Preparing your own character

There are three main steps in creating an animated humanoid character from scratch: modelling, rigging and skinning.

Modelling

This is the process of creating your own humanoid mesh in a 3D modelling package - 3DSMax, Maya, Blender, etc. Although this is a whole subject in its own right, there are a few guidelines you can follow to ensure a model works well with animation in a Unity project.

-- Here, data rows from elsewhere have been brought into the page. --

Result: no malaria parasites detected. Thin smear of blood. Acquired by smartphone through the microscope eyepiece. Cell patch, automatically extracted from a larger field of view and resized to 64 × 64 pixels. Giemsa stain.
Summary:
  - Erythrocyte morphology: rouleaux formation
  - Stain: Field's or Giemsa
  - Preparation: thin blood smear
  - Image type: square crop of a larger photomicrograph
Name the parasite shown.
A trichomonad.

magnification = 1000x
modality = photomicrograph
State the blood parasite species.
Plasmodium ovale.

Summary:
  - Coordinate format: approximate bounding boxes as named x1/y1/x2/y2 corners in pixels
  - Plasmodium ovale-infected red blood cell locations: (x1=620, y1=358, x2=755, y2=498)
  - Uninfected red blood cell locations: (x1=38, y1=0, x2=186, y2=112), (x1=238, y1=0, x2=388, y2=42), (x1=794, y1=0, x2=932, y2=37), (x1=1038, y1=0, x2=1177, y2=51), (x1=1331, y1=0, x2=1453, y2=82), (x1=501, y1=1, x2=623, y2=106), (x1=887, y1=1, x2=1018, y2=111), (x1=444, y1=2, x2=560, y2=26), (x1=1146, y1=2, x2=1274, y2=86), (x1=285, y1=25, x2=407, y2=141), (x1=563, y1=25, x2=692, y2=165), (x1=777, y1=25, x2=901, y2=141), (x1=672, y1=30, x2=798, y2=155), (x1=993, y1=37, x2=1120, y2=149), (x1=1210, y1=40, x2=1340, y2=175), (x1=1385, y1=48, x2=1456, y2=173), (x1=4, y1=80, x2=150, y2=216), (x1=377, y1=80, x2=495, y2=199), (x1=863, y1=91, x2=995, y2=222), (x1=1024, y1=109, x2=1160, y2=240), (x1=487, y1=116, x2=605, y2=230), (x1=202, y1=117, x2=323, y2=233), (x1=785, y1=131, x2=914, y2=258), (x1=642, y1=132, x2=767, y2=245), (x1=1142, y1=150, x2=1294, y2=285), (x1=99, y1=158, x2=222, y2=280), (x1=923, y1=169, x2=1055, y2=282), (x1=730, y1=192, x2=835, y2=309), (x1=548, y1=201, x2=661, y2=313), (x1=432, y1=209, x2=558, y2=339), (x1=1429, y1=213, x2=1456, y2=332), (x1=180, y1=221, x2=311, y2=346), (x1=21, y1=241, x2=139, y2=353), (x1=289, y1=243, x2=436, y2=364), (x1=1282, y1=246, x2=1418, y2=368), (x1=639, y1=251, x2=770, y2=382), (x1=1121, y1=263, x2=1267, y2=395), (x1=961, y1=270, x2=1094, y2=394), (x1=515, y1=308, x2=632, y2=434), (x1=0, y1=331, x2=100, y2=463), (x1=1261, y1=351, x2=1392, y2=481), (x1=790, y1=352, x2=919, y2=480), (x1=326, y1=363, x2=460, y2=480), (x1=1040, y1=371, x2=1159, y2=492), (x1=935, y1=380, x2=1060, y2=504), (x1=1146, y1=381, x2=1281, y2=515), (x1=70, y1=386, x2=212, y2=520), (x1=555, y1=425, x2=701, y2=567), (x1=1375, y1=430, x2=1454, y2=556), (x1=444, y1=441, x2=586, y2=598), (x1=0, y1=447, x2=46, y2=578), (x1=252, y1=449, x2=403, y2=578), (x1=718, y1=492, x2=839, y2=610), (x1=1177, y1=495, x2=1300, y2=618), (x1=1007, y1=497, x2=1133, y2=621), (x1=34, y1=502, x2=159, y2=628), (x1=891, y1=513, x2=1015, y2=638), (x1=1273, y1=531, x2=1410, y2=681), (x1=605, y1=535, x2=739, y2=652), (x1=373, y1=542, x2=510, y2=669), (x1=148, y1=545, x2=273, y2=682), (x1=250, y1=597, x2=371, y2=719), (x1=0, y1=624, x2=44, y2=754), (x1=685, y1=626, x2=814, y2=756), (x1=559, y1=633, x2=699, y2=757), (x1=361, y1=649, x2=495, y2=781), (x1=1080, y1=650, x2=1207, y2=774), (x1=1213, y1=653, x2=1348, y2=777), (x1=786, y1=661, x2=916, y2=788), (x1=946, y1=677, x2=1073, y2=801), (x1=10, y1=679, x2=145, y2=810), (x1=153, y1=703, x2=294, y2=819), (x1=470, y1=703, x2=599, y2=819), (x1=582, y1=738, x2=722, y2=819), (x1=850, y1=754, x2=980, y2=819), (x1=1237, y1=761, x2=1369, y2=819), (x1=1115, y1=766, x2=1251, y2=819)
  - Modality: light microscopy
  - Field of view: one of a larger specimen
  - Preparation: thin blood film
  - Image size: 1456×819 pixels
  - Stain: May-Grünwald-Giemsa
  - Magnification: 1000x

• Observe a sensible topology. The exact nature of a “sensible” structure for your mesh is rather subtle but generally, you should bear in mind how the vertices and triangles of the model will be distorted as it is animated. A poor topology will not allow the model to move without unsightly distortion of the mesh. A lot can be learned by studying existing 3D character meshes to see how the topology is arranged and why.
• Be mindful of the scale of your mesh. Do a test import and compare the size of your imported model with a “meter cube” (the standard Unity cube primitive has a side length of one unit, so it can be taken as a 1m cube for most purposes). Check the units your 3D package is using and adjust the export settings so that the size of the model is in correct proportion to the cube. Unless you are careful, it is easy to create models without any notion of their scale and consequently end up with a set of objects that are disproportionate in size when they are imported into Unity.
• Arrange the mesh so that the character’s feet are standing on the local origin or “anchor point” of the model. Since a character typically walks upright on a floor, it is much easier to handle if its anchor point (ie, its transform position) is directly on that floor.
• Model in a T-pose if you can. This will help allow space to refine polygon detail where you need it (e.g. underarms). This will also make it easier to position your rig inside the mesh.
• Clean up your model. Where possible, cap holes, weld verts and remove hidden faces, this will help with skinning, especially automated skinning processes.

Rigging

This is the process of creating a skeleton of joints to control the movements of your model.

3D packages provide a number of ways to create joints for your humanoid rig. These range from ready-made biped skeletons that you can scale to fit your mesh, right through to tools for individual bone creation and parenting to create your own bone structure. To work with Mecanim, the hips should be the root element of the bone hierarchy. A minimum of fifteen bones are required in the skeleton.

The joint/bone hierachy should follow a natural structure for the character you are creating. Given that arms and legs come in pairs, you should use a consistent convention for naming them (eg, “arm_L” for the left arm, “arm_R” for the right arm, etc). Possible structures for the hierarchy might be:-

* HIPS - spine - chest - shoulders - arm - forearm - hand
* HIPS - spine - chest - neck - head
* HIPS - UpLeg - Leg - foot - toe - toe_end

Skinning

This is the process of attaching the mesh to the skeleton.

Skinning involves binding vertices in your mesh to bones, either directly (rigid bind) or with blended influence to a number of bones (soft bind). Different software packages use different methods, eg, assigning individual vertices and painting the weighting of influence per bone onto the mesh. The initial setup is typically automated, say by finding the nearest influence or using “heatmaps”. Skinning usually requires a fair amount of work and testing with animations in order to ensure satisfactory results for the skin deformation. Some general guidelines for this process include:

• Using an automated process initially to set up some of the skinning (see relevant tutorials on 3DMax, Maya, etc).
• Creating a simple animation for your rig or importing some animation data to act as a test for the skinning. This should give you a quick way to evaluate whether or not the skinning looks good in motion.
• Incrementally editing and refining your skinning solution.
• Sticking to a maximum of four influences when using a soft bind, since this is the maximum number that Unity will handle. If more than four influences affect part of the mesh then at least some information will be lost when playing the animation in Unity.